In this article, we will look at the process of DNA transcription, including the post-transcriptional modification of mRNA and its importance.


RNA, like DNA, is a polymer of three subunits joined by phosphodiester bonds. However, as detailed in the table below, there are key differences in the monomer units for each compound.

Sugar Deoxyribose Ribose
Bases Adenine, guanine, cytosine, thymine Adenine, guanine, cytosine, uracil
Structure Double-stranded helix Single-stranded helix

Figure 1 – Comparison of DNA and RNA

Stages of Transcription

The process of DNA transcription can be split into 3 main stages: initiation, elongation & termination.
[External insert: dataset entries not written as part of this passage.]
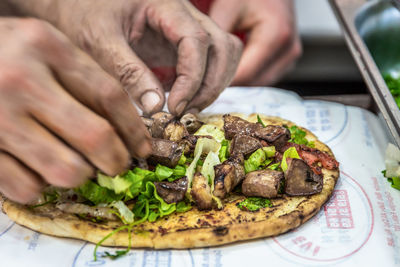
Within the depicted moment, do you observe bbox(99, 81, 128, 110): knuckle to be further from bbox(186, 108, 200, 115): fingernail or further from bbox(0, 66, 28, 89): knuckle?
bbox(186, 108, 200, 115): fingernail

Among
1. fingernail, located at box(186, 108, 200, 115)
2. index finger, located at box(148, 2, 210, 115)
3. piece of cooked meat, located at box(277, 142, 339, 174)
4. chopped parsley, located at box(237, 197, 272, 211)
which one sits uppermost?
index finger, located at box(148, 2, 210, 115)

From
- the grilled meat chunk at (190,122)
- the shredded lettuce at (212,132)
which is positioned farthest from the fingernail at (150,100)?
the shredded lettuce at (212,132)

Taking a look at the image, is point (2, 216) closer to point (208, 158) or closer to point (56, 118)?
point (56, 118)

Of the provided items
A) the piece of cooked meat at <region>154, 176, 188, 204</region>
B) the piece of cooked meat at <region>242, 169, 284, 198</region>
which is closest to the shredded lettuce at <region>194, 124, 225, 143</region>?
the piece of cooked meat at <region>242, 169, 284, 198</region>

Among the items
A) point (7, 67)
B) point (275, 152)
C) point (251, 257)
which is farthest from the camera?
point (275, 152)

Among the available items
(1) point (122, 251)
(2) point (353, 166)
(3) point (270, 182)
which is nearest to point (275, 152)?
(3) point (270, 182)

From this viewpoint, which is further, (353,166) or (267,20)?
(267,20)

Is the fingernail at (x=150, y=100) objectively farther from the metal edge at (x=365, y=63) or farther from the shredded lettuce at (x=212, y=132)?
the metal edge at (x=365, y=63)
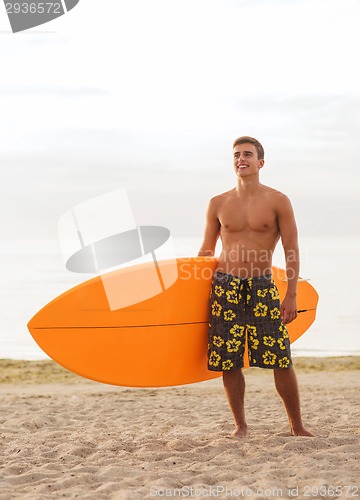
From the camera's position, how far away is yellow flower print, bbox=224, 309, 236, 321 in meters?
3.79

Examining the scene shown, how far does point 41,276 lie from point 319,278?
10.6 meters

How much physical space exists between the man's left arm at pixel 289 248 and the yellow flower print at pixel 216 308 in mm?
373

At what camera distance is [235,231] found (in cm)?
387

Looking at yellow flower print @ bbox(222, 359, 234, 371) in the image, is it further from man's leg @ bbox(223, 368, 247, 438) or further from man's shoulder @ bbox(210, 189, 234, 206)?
man's shoulder @ bbox(210, 189, 234, 206)

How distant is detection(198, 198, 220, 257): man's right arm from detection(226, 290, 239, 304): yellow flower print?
41 centimetres

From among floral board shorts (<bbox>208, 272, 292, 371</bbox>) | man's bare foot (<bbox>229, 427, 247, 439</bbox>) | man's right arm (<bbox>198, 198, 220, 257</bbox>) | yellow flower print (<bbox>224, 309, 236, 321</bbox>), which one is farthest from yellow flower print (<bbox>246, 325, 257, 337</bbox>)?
man's bare foot (<bbox>229, 427, 247, 439</bbox>)

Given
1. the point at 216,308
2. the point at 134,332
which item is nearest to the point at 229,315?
the point at 216,308

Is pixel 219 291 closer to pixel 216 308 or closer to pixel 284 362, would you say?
pixel 216 308

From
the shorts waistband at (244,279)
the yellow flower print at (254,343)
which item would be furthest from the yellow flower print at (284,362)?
the shorts waistband at (244,279)

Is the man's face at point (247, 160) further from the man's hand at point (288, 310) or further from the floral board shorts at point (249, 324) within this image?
the man's hand at point (288, 310)

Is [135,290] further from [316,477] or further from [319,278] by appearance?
[319,278]

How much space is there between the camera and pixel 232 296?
12.4 feet

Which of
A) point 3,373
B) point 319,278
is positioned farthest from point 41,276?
point 3,373

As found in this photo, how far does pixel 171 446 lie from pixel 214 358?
0.63m
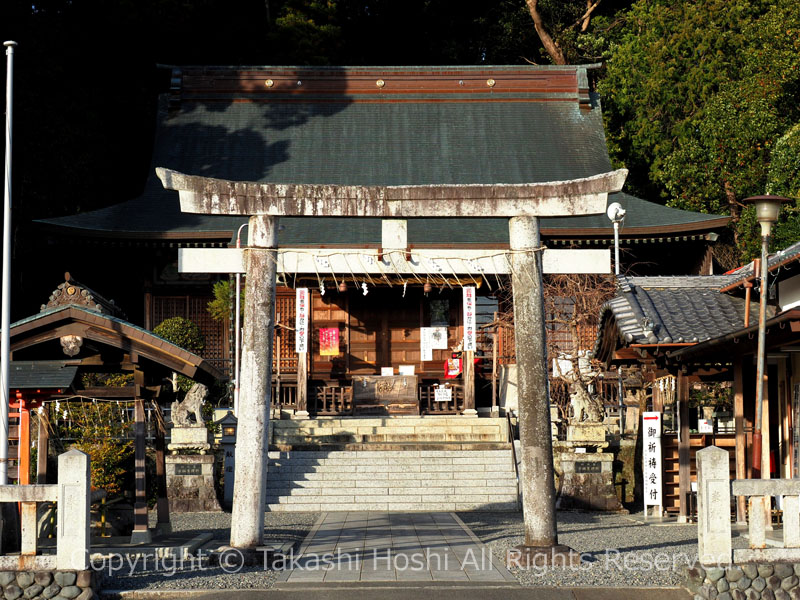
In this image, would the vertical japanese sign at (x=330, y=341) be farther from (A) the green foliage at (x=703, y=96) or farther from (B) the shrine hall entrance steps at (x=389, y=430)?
(A) the green foliage at (x=703, y=96)

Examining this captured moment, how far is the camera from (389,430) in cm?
2211

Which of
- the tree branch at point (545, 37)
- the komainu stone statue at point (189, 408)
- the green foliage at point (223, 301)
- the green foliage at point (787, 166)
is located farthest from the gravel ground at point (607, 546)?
the tree branch at point (545, 37)

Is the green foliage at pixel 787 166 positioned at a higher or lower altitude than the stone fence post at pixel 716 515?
higher

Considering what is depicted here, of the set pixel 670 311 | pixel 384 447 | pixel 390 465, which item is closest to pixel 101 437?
pixel 390 465

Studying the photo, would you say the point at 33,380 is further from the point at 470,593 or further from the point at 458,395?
the point at 458,395

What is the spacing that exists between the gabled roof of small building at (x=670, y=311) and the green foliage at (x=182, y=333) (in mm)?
11863

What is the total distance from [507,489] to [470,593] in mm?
9336

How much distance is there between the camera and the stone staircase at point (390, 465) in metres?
18.5

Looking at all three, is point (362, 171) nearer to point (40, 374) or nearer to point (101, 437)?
point (101, 437)

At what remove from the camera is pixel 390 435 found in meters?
21.8

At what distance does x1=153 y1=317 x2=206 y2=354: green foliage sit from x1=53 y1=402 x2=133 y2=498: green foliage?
542 cm

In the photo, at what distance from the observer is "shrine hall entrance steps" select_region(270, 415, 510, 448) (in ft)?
70.1

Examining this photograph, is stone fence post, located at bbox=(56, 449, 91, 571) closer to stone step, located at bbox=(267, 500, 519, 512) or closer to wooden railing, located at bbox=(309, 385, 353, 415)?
stone step, located at bbox=(267, 500, 519, 512)

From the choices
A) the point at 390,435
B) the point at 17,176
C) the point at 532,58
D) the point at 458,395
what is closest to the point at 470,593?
the point at 390,435
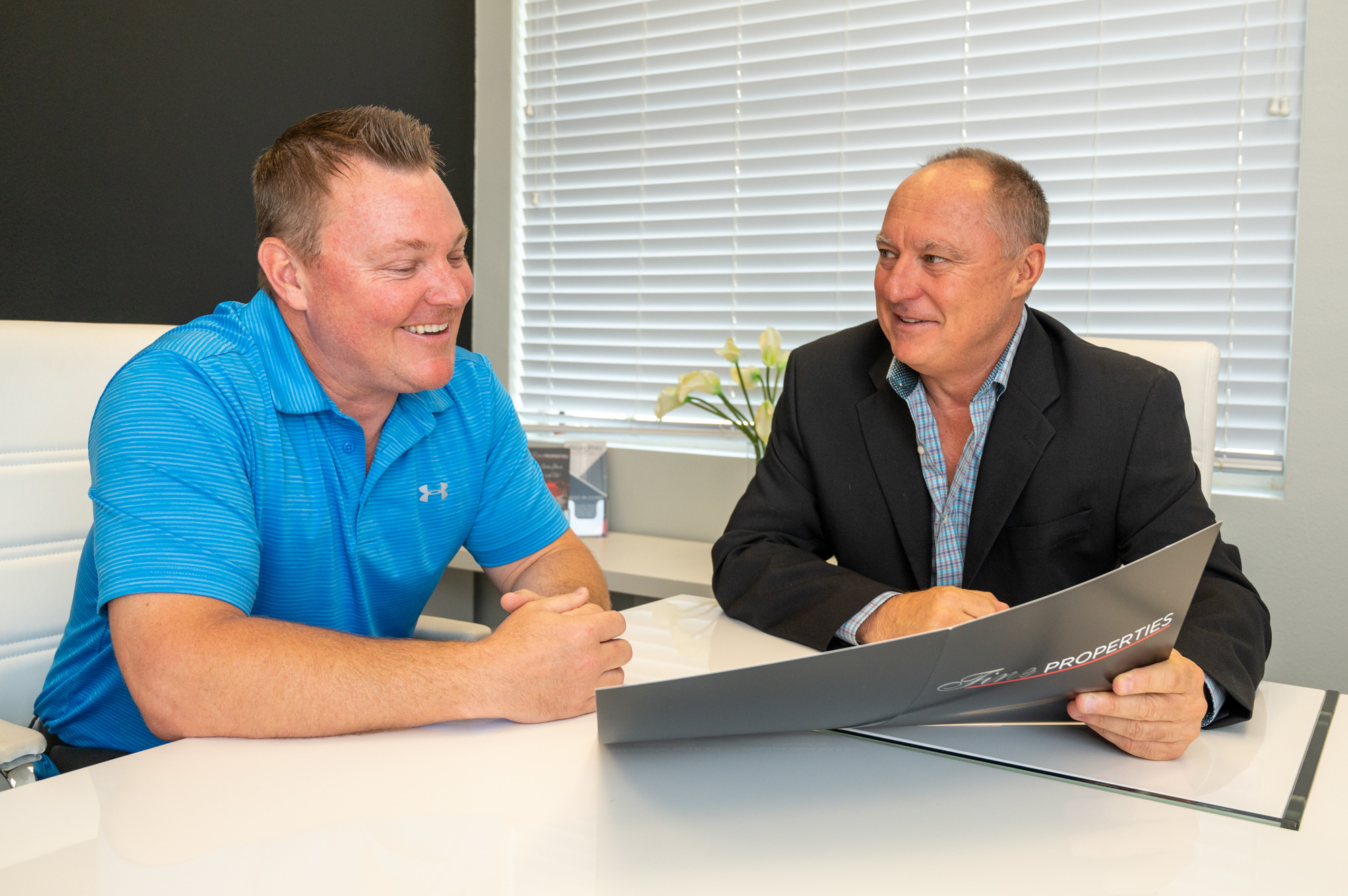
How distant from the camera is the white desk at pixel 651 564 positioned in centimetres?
241

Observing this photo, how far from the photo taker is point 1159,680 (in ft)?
3.08

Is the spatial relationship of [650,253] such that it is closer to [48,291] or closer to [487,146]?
[487,146]

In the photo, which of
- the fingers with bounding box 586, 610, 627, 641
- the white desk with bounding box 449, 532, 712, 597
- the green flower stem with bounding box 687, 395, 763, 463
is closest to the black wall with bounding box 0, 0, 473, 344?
the white desk with bounding box 449, 532, 712, 597

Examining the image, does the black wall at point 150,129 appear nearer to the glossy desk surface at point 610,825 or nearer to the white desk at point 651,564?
the white desk at point 651,564

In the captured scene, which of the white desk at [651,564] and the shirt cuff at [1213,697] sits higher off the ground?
the shirt cuff at [1213,697]

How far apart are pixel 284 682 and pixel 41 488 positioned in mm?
724

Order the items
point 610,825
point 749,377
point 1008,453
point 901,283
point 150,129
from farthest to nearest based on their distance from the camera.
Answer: point 749,377, point 150,129, point 901,283, point 1008,453, point 610,825

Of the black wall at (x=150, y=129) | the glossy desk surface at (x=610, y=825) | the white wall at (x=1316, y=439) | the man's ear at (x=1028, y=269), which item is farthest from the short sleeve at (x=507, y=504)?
the white wall at (x=1316, y=439)

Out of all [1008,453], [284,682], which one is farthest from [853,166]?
[284,682]

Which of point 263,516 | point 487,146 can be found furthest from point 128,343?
point 487,146

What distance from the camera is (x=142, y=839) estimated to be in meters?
0.73

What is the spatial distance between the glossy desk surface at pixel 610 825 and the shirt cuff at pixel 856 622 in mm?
331

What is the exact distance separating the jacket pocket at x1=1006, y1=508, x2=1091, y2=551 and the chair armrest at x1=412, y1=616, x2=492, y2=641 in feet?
2.66

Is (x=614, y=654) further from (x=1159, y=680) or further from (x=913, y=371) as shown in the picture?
(x=913, y=371)
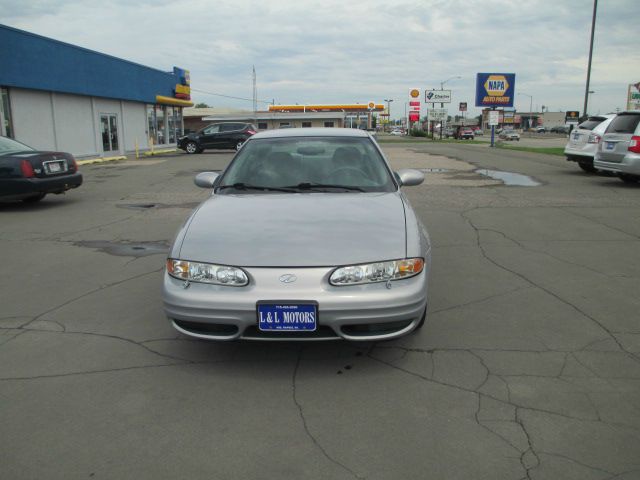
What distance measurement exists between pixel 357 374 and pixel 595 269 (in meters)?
3.73

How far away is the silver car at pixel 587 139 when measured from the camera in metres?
14.4

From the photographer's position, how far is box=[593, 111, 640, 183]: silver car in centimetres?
1208

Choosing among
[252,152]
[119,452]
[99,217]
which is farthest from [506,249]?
[99,217]

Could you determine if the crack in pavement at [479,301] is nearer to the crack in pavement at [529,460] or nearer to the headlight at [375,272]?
the headlight at [375,272]

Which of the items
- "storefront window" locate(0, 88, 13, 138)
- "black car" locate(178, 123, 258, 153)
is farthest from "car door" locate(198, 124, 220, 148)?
"storefront window" locate(0, 88, 13, 138)

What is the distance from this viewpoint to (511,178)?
1495cm

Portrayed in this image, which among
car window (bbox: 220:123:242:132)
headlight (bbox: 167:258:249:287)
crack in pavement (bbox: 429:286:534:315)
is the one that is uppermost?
car window (bbox: 220:123:242:132)

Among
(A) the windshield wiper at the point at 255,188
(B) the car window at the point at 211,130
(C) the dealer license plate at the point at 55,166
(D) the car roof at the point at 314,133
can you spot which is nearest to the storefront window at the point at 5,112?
(B) the car window at the point at 211,130

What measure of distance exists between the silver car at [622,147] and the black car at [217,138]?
2048 cm

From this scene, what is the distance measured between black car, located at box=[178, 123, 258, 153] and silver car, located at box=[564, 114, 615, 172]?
737 inches

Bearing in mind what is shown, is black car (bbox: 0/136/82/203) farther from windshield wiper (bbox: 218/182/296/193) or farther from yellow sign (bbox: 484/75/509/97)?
yellow sign (bbox: 484/75/509/97)

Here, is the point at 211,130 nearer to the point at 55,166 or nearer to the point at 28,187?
the point at 55,166

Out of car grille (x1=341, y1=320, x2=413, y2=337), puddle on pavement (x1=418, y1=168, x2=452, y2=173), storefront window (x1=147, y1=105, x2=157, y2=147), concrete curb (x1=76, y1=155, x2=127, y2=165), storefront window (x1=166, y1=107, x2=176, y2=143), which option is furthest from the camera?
storefront window (x1=166, y1=107, x2=176, y2=143)

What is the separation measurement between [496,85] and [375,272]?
47484 millimetres
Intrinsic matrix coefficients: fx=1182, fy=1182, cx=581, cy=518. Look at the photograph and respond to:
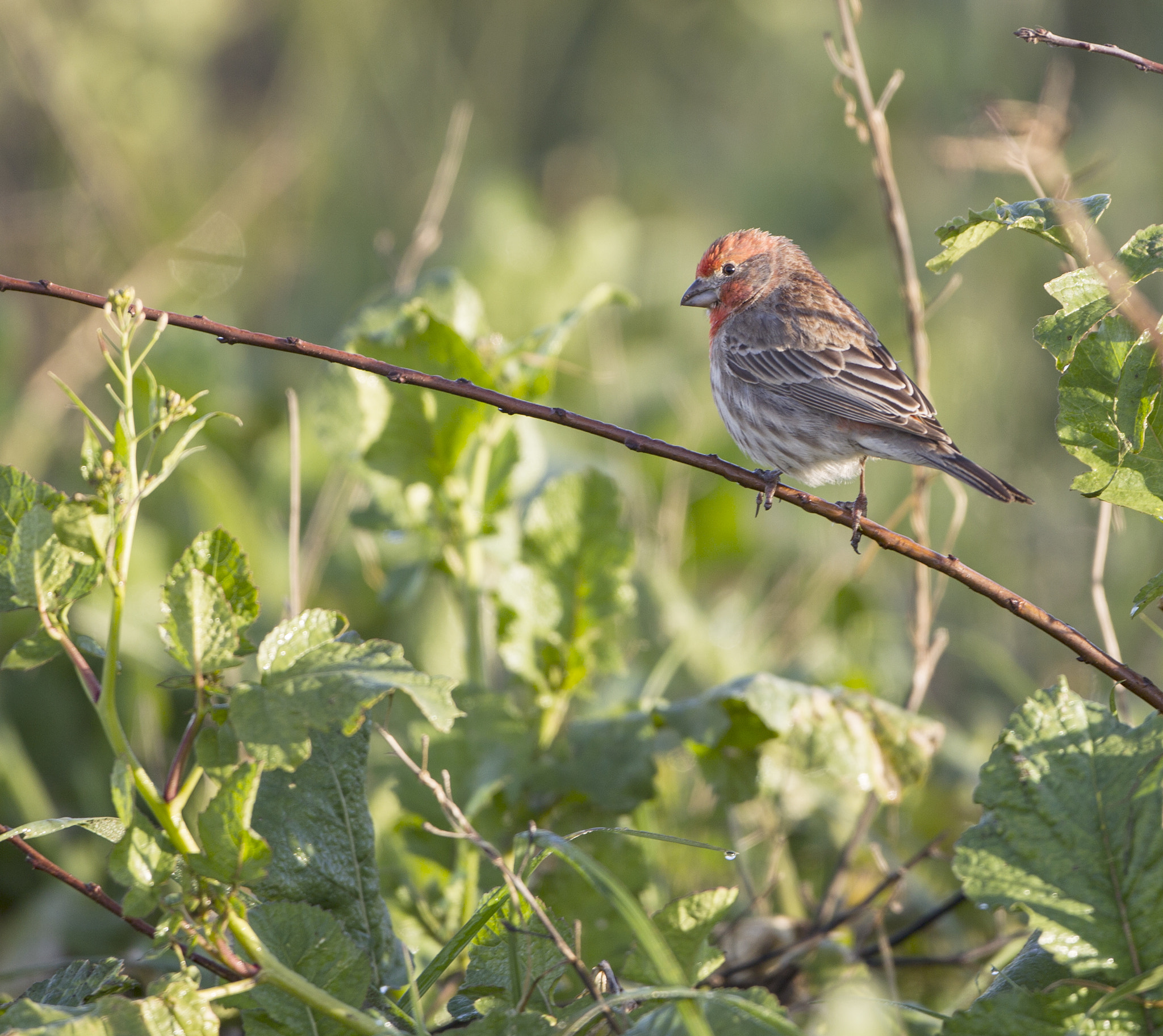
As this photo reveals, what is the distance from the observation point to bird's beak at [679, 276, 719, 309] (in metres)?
4.38

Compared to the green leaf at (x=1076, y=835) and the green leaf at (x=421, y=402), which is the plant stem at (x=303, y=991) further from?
the green leaf at (x=421, y=402)

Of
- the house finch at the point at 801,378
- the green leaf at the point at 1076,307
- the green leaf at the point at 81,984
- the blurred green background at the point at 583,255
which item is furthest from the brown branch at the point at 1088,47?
the green leaf at the point at 81,984

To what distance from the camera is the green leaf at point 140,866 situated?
175 centimetres

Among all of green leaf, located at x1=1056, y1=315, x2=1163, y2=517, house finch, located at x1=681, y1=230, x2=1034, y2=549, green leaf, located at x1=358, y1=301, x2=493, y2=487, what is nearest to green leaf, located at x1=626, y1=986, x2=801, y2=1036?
green leaf, located at x1=1056, y1=315, x2=1163, y2=517

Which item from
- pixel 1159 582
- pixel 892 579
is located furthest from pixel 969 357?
pixel 1159 582

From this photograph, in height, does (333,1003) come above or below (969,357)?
below

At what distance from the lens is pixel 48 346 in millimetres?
6605

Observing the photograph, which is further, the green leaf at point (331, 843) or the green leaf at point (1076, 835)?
the green leaf at point (331, 843)

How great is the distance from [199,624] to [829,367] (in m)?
2.57

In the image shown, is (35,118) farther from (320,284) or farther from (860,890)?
(860,890)

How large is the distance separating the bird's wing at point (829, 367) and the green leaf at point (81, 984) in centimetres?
242

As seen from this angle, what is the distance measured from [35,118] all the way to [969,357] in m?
5.87

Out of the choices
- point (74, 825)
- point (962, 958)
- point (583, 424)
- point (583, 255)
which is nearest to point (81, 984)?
point (74, 825)

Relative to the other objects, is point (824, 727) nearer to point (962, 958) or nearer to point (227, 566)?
point (962, 958)
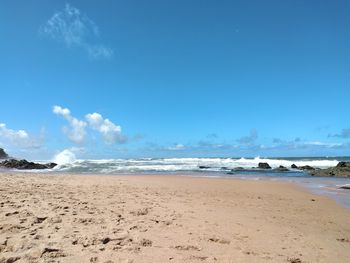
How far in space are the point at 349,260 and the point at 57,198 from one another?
289 inches

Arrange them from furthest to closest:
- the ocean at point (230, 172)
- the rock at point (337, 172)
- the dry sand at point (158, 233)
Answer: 1. the rock at point (337, 172)
2. the ocean at point (230, 172)
3. the dry sand at point (158, 233)

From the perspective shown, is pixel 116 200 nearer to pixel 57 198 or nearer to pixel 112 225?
pixel 57 198

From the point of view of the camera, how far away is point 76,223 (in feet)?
21.0

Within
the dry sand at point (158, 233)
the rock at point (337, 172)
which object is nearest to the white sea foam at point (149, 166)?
the rock at point (337, 172)

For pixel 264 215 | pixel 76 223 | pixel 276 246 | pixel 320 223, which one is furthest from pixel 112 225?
pixel 320 223

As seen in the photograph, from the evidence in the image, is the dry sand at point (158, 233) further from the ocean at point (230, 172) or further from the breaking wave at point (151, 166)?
the breaking wave at point (151, 166)

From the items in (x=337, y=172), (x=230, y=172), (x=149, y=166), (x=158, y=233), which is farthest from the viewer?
(x=149, y=166)

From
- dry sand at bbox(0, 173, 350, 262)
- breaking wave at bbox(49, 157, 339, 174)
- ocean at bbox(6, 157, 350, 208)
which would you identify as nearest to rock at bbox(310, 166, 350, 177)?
ocean at bbox(6, 157, 350, 208)

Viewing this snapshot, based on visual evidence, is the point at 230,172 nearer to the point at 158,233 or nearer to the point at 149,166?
the point at 149,166

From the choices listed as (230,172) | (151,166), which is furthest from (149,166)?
(230,172)

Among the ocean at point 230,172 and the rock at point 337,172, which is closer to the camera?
the ocean at point 230,172

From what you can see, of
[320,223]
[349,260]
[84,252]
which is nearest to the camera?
[84,252]

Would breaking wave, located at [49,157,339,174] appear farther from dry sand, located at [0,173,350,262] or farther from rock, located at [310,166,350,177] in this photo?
dry sand, located at [0,173,350,262]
These steps are also involved in DNA replication.


Transcription is catalysed by the enzyme RNA polymerase, which attaches to and moves along the DNA molecule until it recognises a promoter sequence. This area of DNA indicates the starting point of transcription, and there may be multiple promoter sequences within a DNA molecule. Transcription factors are proteins that control the rate of transcription; they too bind to the promoter sequences with RNA polymerase.

Once bound to the promoter sequence, RNA polymerase unwinds a portion of the DNA double helix, exposing the bases on each of the two DNA strands.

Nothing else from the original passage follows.